特定のある力における沸点測定(蒸気圧測定)の場合、沸騰している液体の中に、温度計を刺し込んで温度を測るのは2つの理由で、正確でないと言われています。
1:加熱源が近くにいる事による superheating
2:hydrostatic pressure.
温度計の先端は、液の深さの分、気相部よりも圧力が高くなっていて、
その分、高い温度で沸騰します。
実際に蒸気圧を測定している、気相部の圧力に対応する沸点温度よりも
高い表示になってしまう。
かといって、小さな装置では、気相部の温度測定は、放熱ロスなど誤差が大きいので
蒸気のある場所の液体の温度を測るのがBESTです。
その為には、Cottrell pump で、still(釜)の液を空間部へ強制循環し、その泡と液の混合物を温度計に吹きつけで、液深ゼロの温度を計測するのが最も正確と言われています。
常圧蒸留なら影響は少ないですが、高真空の減圧蒸留では、液深の影響は大きいです。
下記url(googleで、Vapour Pressure Cottrell pump)を検索すると、OECD の ガイドラインM00035752.pdf がヒットします。

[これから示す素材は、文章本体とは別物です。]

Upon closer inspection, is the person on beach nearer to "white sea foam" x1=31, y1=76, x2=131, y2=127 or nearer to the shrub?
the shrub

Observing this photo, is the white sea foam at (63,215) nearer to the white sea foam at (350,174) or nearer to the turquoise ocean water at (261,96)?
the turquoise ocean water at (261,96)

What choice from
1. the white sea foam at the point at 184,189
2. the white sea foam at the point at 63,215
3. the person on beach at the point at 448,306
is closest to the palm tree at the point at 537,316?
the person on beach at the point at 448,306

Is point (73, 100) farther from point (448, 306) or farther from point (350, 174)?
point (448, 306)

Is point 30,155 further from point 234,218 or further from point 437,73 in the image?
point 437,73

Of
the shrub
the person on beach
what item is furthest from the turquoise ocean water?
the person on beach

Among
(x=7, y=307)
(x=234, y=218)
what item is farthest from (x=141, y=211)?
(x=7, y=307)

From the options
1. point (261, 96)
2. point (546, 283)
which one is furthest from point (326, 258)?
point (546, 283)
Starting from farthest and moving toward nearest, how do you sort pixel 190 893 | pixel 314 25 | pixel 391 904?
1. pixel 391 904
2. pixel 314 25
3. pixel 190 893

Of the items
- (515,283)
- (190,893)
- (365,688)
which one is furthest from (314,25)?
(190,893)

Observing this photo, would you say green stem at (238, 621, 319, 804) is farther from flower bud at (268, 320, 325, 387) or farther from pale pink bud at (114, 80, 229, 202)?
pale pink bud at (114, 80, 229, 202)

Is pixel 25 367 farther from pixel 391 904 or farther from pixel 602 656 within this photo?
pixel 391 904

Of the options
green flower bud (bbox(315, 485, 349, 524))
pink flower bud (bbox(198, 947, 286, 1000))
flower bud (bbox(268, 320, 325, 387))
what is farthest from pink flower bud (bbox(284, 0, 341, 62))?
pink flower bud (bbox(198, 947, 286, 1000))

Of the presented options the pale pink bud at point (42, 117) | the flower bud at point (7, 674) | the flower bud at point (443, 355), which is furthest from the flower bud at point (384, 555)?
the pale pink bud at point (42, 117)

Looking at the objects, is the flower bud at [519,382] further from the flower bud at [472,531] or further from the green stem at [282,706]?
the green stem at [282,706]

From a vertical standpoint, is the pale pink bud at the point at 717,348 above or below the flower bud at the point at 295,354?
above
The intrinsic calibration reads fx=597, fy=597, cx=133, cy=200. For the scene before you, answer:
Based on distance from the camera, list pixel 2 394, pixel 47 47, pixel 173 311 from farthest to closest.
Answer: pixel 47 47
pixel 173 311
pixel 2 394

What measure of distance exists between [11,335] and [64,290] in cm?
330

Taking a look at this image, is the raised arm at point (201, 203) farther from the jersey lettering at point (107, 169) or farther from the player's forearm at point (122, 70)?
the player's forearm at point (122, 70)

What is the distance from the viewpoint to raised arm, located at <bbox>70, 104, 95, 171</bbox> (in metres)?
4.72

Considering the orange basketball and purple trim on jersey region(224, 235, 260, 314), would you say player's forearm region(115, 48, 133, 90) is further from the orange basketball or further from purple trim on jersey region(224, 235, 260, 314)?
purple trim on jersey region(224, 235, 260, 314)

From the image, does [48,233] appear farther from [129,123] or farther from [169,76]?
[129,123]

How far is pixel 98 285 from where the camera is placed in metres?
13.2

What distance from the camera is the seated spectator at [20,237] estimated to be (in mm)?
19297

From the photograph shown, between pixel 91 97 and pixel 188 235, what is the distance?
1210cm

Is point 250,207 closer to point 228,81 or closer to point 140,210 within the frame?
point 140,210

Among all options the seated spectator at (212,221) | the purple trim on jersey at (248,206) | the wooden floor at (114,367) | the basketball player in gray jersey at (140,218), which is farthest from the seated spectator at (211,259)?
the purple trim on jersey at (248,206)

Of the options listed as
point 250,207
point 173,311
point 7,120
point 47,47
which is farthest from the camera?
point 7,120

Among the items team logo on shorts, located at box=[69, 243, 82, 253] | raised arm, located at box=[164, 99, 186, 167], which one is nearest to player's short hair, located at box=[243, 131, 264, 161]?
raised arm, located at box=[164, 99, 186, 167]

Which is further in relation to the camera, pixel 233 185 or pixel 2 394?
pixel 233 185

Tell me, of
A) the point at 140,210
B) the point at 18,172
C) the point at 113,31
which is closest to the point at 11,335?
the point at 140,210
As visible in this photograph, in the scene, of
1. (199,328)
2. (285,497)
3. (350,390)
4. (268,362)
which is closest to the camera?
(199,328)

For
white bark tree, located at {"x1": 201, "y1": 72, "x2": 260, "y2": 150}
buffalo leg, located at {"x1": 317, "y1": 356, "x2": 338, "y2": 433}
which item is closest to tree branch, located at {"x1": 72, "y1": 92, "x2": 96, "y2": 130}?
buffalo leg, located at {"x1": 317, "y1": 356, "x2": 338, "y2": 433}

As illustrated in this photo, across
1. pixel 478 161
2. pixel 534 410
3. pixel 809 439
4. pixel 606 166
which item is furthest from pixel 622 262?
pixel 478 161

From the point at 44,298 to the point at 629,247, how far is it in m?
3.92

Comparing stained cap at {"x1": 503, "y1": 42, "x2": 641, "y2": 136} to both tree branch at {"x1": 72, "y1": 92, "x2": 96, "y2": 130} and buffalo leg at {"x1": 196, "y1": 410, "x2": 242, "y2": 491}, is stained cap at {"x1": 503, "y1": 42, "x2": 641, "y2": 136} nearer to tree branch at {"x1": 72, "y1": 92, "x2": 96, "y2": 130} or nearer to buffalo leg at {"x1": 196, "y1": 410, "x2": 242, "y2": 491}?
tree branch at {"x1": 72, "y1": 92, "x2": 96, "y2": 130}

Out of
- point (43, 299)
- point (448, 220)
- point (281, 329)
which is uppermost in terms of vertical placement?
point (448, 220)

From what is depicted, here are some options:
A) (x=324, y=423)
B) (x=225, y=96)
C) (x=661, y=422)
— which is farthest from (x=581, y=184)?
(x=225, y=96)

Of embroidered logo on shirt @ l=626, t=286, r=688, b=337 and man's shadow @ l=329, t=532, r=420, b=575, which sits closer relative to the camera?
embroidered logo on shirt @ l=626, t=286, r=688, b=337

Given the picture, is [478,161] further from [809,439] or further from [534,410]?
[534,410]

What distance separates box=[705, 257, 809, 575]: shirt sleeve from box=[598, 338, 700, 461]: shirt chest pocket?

この中に、Cottrell pump の絵が出ています。
ここまでは、蒸留工学の説明。
一般の有機化学などの場合は、枝付きフラスコやk字管のの枝の取り出し部分に、温度計の球をセットしなさいと言うことになっていますね。
入学試験的にはそういう、回答が求められるのかも知れないけど、あんな所でガス温計っても、保温ロスが大きくて意味が無いと思う。
別な見方をすれば、実用的には、保温ロスのおかげで、分縮しており2段目の液温を計測していますと言えるかも知れない。